確かに地図に沿って遺跡を巡るなら、順番で行けば次はムートンヒルだ。しかし、ムートンヒルは魔信仰の本拠地。聖魔団も中に潜入できたものはまだいない。
ルナセイラ一行が聖女として訪問は許可されるかもしれないが、町の中の状況は全く分からない。
セイフィオスの懸念は、聖女の安全が確保できるかわからない部分にちがいない。
「私もできれば道順で進めたいです。―――ですが、魔信仰は恐らくアイナさんを魔女にすることが狙いなはずです。その邪魔をしようとしている私たちには、きっと全力で立ち向かってくるでしょう。
今は少しでもパーティーの団結と情報収集を優先したいのです。オッドローグ森林遺跡に向かわせてもらえないでしょうか」
「私は構わないわ。―――ルナはどんな情報が知りたいのですか?聖魔団とも情報共有するのはどうでしょう?」
「確かに聖魔団の方々のお力もかりることができたら良いですね。

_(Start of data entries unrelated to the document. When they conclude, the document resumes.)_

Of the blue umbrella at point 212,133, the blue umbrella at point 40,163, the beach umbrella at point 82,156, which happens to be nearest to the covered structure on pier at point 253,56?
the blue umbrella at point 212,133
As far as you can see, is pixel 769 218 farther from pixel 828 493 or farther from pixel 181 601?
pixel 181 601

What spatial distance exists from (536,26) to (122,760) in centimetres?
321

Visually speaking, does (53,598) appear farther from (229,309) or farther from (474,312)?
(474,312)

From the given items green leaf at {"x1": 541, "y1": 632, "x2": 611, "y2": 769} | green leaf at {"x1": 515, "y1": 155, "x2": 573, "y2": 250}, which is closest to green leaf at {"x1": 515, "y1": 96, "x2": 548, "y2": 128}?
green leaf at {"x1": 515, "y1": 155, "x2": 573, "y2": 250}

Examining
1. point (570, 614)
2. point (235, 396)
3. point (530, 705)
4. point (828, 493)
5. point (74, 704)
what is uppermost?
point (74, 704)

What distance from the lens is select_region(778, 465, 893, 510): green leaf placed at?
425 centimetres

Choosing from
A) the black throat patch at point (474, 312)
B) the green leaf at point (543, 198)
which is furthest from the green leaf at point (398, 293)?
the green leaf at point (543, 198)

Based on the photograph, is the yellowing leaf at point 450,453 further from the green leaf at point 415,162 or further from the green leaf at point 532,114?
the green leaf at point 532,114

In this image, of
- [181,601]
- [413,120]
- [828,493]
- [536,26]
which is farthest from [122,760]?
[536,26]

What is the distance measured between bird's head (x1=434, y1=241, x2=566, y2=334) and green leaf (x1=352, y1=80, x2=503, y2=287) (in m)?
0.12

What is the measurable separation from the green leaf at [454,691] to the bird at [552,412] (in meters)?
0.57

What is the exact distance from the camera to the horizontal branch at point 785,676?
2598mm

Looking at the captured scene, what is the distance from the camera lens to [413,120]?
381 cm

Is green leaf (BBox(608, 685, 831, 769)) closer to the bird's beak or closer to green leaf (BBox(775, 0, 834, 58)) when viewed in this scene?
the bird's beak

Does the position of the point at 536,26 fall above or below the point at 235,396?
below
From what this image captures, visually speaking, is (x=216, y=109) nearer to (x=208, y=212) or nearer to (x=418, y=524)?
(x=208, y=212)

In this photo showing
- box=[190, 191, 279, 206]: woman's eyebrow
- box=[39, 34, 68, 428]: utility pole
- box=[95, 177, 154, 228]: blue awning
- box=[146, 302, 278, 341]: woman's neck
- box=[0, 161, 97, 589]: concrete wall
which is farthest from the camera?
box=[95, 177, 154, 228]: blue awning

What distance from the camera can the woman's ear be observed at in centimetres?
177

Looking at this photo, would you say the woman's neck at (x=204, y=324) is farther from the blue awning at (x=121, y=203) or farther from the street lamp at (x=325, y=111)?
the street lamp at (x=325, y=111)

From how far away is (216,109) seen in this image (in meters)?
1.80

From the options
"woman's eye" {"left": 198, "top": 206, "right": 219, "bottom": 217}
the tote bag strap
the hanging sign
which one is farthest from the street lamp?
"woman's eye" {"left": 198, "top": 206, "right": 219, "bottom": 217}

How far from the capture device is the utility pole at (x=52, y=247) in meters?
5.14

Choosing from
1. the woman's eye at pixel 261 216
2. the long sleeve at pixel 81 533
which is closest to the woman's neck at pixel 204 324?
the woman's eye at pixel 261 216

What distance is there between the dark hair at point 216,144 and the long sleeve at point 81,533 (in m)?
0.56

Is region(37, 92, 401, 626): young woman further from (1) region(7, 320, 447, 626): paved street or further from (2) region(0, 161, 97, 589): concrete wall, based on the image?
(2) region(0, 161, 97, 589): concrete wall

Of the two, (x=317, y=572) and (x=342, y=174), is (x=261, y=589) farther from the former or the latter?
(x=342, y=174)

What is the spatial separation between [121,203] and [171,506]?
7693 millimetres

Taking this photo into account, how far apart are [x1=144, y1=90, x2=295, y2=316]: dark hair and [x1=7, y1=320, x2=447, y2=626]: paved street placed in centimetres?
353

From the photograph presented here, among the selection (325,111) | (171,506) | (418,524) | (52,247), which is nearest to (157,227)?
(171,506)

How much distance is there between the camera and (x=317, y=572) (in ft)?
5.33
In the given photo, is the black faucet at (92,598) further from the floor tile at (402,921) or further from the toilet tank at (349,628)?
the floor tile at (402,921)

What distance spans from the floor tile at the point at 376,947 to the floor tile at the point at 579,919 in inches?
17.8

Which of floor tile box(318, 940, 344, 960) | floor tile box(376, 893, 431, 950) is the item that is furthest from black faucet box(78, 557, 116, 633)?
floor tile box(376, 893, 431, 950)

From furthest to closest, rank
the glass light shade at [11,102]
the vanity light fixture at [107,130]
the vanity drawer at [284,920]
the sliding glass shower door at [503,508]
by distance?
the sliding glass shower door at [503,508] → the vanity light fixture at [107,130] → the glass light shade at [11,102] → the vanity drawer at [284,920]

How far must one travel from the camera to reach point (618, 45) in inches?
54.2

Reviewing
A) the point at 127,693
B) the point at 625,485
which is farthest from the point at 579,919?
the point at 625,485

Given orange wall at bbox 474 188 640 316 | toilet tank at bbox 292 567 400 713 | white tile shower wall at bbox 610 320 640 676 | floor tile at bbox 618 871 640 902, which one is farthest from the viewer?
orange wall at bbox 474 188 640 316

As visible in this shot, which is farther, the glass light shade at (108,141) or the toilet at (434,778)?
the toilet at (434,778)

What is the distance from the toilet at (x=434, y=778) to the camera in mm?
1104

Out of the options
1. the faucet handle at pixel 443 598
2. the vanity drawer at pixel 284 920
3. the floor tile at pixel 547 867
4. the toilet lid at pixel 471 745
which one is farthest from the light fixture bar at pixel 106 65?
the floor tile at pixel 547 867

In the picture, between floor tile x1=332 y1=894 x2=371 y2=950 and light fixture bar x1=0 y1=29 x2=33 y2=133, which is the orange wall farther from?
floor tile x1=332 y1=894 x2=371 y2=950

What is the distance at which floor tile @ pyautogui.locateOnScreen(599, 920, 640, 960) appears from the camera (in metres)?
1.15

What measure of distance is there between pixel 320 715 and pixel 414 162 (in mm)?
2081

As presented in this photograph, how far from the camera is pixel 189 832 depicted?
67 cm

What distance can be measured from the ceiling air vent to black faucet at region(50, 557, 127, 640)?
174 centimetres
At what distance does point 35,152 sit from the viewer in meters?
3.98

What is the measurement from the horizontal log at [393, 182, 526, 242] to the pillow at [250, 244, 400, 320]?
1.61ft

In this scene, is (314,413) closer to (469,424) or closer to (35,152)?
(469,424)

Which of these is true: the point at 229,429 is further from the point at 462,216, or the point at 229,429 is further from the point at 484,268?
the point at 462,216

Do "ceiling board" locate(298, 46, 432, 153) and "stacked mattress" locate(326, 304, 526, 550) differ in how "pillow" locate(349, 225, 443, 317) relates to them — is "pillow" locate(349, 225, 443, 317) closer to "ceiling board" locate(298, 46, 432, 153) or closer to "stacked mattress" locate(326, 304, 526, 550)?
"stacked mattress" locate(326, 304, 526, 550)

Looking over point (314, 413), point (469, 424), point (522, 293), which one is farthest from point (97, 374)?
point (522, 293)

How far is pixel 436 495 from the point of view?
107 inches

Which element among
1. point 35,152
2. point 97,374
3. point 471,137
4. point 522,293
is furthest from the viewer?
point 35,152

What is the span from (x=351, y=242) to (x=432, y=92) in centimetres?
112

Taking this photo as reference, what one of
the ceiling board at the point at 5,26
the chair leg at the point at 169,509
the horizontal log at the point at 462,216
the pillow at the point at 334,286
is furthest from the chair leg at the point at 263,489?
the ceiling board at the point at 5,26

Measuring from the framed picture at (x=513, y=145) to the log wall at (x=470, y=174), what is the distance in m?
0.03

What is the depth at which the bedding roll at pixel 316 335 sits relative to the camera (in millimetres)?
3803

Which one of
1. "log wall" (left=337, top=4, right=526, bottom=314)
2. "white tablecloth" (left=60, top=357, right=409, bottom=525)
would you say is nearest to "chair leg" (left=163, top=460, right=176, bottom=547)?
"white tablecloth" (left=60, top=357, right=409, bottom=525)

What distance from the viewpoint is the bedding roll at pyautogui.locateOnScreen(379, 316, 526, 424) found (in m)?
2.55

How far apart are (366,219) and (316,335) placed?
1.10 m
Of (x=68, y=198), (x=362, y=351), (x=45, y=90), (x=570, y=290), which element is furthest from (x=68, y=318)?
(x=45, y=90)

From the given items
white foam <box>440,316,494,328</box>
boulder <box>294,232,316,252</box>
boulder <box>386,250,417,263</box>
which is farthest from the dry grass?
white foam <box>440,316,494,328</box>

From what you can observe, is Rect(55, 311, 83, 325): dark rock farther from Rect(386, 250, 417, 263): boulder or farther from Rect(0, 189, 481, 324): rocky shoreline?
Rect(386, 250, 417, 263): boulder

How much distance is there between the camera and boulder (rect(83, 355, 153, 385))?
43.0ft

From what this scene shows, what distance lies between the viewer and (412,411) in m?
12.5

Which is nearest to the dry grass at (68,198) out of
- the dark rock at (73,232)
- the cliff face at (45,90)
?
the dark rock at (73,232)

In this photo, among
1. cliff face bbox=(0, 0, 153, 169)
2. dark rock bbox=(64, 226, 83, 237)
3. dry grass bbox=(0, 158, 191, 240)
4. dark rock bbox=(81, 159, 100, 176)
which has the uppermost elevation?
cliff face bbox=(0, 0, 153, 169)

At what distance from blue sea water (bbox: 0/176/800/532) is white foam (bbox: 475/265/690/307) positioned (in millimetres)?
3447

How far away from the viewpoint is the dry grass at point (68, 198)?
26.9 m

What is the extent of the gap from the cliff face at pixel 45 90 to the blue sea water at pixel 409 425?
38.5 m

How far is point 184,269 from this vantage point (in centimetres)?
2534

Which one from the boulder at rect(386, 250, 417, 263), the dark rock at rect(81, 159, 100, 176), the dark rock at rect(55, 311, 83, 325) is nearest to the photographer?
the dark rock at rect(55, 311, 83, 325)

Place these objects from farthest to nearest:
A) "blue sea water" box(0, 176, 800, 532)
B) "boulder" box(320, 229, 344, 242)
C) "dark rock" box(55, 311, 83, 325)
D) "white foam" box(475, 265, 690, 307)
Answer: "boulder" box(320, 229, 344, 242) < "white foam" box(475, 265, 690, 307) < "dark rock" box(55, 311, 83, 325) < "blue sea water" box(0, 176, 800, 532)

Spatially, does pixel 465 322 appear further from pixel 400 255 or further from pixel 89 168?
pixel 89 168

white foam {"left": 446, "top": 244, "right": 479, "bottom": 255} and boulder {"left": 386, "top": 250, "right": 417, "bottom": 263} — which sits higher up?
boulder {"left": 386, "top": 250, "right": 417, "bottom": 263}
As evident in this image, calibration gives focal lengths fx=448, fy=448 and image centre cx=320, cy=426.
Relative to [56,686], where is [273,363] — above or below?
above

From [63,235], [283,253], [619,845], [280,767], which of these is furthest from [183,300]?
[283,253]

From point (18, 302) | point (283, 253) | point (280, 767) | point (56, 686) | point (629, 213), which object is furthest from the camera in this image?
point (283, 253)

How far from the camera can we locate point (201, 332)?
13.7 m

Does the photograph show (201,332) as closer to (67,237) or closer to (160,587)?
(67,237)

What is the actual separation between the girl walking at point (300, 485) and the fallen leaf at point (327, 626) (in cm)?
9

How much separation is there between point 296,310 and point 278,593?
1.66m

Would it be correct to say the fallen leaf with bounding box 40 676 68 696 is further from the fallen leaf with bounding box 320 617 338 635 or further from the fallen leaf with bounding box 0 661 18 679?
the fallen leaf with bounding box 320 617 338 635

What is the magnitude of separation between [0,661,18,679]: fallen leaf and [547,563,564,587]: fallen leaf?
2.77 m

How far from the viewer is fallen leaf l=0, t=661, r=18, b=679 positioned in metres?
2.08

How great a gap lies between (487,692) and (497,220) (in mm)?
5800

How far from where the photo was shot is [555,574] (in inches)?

ヘラ、口添えお願いできますか?」
「勿論です!どんな情報を共有しますか?」
にっこり微笑むヘラに、周りのパーティーメンバーの男たちも同意を見せた。
「やはり今は魔信仰の持っている『穢れを祓う石』の情報が知りたいですね。あとは、ムートンヒルの状況も・・・。何故魔信仰の信者が魔獣のスタンピードが起きても自分たちが安全だと思っているのかも気になります。」
「わかりました!ではフレキセン様へ連絡しておきます!」
「ヘラありがとうございます!」
「私の騎士団も力になれるよ。各地に散らばっている魔信仰の信者を捕まえるのはどう?」
「でも・・・浄化できないのにつかまえるのは危険ではないですか?」
「とりあえず捕縛ならできるよ。その後『穢れを祓う石』とやらを奪ってまとめてルナが浄化してくれたらいいんじゃないかな?」
明らかな強行手段だが、ルナセイラがわざわざ魔信仰の信者を捕まえに行くよりも、捕まえて連れてきてもらった方が早い気はした。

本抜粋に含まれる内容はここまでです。